Convivi com um antepassado seu no defunto estádio Vidal Pinheiro, onde às vezes assistia a um tórrido Salgueiros-Leixões. Poucos metros separavam a linha lateral do primeiro degrau da bancada; a meio, uma rede que mãos febris sacudiam ao mesmo tempo que, mais acima, as vozes açoitavam a tarde de domingo com o maciço vernáculo tripeiro. E o que parecia ser um respiro do operário, do pescador, do caixeiro para aliviar o nó da semana de trabalho (na impossibilidade de idas regulares às termas do Luso), era só uma pulsão transversal a todas as classes sociais.
Confirmei-o mais tarde na tribuna do Dragão, num FCP-Fenerbahçe, ao lado de um convidado que podia ser um banqueiro por fora, mas por dentro era um “heckler” acabado. Embirrou com o defesa esquerdo Lino e chamou-lhe cabeçudo do começo ao fim do jogo, enquanto olhava em redor para obter aprovação. Às tantas, Lino faz o terceiro golo (3-1) e ele grita: “Ó Lino, não é por molhares o bico que deixas de ser um cabeçudo!”. Segundo o jornal Guardian, o “heckler” saiu do seu espaço tradicional – o estádio, o pavilhão de rock, a sala de stand up – e invadiu lugares até hoje intocáveis, como o teatro. No norte de Inglaterra há relatos de jovens perturbando peças de Shakespeare com bocas aos actores e às personagens (talvez o Falstaff Pançudo, o Ricardo Marreco, o Hamlet Panhonhas) provocando escaramuças com os arrumadores e pondo fim aos espectáculos.
Por cá, não falta quem fale no restaurante com o smartphone em alta voz, ou difunda o chinfrim do Tiktok, ou restolhe pipocas no cinema – porque também paga bilhete.

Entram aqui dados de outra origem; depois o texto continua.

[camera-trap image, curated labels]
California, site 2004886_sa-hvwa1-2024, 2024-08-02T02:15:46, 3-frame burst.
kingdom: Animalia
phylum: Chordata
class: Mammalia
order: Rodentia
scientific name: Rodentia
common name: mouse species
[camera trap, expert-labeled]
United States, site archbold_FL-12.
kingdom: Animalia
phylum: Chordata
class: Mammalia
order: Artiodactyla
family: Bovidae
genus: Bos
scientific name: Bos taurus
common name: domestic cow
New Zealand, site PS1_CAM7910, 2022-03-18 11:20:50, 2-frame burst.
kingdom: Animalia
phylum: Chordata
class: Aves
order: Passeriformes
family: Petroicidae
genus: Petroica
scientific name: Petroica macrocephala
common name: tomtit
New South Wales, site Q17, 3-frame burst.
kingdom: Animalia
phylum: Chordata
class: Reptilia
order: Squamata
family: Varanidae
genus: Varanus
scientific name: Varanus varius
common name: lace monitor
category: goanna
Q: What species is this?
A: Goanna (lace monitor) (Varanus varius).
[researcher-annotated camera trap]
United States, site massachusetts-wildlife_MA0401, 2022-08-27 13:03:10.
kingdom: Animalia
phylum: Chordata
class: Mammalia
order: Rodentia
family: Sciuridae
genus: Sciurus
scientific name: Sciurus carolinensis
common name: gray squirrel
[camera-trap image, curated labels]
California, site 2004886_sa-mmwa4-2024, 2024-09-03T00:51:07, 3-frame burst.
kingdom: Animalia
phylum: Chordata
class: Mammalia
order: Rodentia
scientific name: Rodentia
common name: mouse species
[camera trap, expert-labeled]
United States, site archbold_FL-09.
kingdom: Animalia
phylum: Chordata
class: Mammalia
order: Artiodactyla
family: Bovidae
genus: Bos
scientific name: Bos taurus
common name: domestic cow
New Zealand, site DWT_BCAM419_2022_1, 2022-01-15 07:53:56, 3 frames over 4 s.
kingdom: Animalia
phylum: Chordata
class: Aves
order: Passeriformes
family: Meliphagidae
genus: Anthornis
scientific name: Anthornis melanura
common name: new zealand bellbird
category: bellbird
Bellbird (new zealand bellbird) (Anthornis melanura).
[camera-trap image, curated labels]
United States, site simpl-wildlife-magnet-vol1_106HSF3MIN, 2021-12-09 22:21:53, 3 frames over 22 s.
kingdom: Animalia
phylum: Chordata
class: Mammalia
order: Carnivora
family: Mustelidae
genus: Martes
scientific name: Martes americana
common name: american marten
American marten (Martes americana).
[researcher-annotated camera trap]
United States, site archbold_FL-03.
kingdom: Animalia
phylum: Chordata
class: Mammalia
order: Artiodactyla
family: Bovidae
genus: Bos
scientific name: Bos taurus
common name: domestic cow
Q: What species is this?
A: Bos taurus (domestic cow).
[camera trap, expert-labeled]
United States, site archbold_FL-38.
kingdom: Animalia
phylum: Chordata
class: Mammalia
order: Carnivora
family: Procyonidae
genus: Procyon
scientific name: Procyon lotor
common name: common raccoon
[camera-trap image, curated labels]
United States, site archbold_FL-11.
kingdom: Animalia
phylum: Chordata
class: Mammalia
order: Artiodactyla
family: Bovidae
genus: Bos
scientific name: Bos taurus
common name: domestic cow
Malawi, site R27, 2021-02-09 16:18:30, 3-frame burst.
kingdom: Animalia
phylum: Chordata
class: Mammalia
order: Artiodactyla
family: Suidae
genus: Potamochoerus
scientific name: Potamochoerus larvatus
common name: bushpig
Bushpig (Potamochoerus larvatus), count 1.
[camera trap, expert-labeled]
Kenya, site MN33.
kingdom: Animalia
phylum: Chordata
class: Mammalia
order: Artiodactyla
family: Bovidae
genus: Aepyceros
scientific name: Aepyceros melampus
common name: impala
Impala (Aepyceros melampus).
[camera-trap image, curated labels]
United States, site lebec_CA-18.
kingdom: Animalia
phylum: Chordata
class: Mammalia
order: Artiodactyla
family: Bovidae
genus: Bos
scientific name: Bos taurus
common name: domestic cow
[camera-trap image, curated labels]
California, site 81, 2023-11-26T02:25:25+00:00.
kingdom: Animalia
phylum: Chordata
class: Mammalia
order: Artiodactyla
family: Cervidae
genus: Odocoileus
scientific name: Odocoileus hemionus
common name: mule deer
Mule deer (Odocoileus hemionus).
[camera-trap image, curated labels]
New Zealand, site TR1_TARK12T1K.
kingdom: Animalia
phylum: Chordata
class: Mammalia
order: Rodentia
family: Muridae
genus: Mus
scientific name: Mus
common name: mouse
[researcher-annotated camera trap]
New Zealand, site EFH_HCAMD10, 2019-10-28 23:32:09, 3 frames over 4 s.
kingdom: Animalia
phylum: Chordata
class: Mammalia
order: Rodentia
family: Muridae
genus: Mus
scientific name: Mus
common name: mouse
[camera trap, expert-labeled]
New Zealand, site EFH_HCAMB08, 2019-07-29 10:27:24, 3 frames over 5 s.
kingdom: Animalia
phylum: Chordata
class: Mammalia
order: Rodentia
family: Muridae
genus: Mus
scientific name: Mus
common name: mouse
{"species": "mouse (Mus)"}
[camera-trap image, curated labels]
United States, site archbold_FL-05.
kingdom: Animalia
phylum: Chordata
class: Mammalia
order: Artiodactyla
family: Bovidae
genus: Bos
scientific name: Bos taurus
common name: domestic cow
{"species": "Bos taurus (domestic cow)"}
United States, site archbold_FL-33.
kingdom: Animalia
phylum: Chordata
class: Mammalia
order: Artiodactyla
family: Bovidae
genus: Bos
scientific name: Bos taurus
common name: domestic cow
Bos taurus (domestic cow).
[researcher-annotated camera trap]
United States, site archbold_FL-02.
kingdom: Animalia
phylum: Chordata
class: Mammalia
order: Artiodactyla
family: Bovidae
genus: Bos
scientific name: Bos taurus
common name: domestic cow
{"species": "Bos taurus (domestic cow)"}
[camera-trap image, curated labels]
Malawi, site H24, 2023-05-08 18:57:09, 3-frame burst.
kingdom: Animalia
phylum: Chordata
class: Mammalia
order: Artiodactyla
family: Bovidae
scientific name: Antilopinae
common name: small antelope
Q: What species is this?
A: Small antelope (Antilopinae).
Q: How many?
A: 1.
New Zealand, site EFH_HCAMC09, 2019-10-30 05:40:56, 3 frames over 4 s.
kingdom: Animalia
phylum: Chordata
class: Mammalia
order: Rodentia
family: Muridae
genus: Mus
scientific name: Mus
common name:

Não ter vergonha de assumir figuras tristes é o novo “Yes!” do reality-show urbano. É o Yes I Can vindo do bueiro, validado por cavernícolas que vão reeducando as massas na sua metódica ascensão ao poder.
Contudo, o maior perigo vem da horda calada que rumina rancor e tédio, gente que não sabe o que fazer com a liberdade e descobre no teclado uma extensão do joy-stick e nas redes sociais o êxtase do perfil falso. Chamam-lhes “trolls”, termo também carecido de boa tradução. Alguns são recrutados pela engenharia do caos, mas o resto só aspira a viralizar o fel que despeja nas redes e nas caixas de comentários para atenuar um mal-estar interior que é manipulável e, porventura, epidémico. Esse fel faz do velho “fora o árbitro” uma joia decente de protesto e do saudoso Vidal Pinheiro um pátio de malcriadez honrada.
Ao empoderar-se, o “Troll” relegou o “heckler” para a segunda divisão e não se pode erradicá-lo porque tem direitos. O árbitro do jogo foi metido na jarra pelo encolher de ombros relativista da maioria, para quem está tudo bem assim ou assado.